▶ **Collected data**:
-.-.-

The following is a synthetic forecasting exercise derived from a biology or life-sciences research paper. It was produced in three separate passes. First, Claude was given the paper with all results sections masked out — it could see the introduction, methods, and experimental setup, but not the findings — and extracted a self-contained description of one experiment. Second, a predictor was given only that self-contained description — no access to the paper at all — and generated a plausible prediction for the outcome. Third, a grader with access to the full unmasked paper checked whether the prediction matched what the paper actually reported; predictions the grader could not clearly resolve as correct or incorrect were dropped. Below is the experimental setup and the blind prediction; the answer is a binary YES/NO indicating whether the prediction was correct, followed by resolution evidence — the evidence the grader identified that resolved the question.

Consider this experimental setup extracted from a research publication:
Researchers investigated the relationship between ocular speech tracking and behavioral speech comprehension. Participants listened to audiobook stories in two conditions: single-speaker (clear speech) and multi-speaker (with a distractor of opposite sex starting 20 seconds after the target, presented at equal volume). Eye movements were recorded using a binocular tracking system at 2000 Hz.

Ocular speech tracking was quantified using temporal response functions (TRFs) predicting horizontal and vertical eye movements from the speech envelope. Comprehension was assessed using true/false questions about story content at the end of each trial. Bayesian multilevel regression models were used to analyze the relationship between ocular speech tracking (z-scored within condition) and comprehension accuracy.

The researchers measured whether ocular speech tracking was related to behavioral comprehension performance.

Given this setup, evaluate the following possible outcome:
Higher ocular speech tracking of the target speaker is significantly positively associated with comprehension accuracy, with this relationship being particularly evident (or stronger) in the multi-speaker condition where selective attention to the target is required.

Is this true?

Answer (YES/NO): NO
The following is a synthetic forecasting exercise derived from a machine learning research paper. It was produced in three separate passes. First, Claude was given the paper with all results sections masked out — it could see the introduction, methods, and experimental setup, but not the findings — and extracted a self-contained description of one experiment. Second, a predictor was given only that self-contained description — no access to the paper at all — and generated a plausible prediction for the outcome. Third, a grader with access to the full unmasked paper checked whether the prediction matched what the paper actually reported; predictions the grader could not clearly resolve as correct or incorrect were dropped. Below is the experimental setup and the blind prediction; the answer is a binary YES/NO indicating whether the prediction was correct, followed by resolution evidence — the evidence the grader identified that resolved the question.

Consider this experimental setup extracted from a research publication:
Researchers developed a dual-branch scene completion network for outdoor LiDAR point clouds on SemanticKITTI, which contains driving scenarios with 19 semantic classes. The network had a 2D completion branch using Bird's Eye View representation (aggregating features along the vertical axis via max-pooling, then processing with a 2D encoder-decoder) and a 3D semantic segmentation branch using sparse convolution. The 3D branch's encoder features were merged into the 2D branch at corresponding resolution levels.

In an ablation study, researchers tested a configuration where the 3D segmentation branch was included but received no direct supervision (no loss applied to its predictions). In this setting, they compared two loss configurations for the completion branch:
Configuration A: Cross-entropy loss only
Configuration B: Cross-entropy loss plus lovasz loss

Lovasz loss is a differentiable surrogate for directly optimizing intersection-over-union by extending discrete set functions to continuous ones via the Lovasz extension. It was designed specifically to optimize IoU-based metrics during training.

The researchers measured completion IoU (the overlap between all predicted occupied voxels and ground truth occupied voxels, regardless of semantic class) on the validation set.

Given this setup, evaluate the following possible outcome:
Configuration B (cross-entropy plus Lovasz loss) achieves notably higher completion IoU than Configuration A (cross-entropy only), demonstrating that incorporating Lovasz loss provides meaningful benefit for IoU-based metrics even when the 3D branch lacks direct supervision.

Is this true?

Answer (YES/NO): NO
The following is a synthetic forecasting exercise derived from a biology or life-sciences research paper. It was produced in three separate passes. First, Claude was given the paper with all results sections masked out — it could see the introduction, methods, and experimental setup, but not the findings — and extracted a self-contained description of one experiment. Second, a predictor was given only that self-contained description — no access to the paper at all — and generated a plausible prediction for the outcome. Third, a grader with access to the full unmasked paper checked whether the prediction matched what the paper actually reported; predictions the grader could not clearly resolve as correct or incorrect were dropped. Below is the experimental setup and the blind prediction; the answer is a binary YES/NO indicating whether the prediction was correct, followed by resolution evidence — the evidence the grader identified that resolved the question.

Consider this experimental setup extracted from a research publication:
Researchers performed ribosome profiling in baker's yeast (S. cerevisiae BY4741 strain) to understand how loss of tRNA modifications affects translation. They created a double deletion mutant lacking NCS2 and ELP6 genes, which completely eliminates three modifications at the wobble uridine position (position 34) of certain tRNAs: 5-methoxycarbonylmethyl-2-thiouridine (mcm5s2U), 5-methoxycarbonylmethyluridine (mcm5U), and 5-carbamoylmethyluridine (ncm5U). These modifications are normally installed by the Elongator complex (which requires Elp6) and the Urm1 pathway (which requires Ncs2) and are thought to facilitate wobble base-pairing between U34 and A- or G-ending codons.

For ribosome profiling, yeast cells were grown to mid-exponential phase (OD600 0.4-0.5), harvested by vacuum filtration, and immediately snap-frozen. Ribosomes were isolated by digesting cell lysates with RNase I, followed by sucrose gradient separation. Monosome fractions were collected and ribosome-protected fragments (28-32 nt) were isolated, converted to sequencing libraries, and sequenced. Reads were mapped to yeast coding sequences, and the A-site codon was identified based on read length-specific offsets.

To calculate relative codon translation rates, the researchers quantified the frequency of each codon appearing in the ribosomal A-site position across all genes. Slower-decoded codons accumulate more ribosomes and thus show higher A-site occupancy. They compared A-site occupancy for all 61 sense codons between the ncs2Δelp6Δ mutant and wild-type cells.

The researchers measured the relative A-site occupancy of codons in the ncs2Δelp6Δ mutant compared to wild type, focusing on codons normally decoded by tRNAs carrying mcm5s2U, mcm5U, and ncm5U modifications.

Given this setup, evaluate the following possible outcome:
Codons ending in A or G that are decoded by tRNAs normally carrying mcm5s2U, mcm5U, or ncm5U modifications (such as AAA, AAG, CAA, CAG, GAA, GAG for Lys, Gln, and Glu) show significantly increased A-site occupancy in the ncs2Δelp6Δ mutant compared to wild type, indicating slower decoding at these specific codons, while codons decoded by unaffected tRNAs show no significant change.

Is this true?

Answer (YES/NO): NO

-.-.-

▶ **TASK DIRECTIONS**: Copy each line of the records that has "metrics" in it.

▶ **SOLUTION TO THIS PROBLEM**:
Lovasz loss is a differentiable surrogate for directly optimizing intersection-over-union by extending discrete set functions to continuous ones via the Lovasz extension. It was designed specifically to optimize IoU-based metrics during training.
Configuration B (cross-entropy plus Lovasz loss) achieves notably higher completion IoU than Configuration A (cross-entropy only), demonstrating that incorporating Lovasz loss provides meaningful benefit for IoU-based metrics even when the 3D branch lacks direct supervision.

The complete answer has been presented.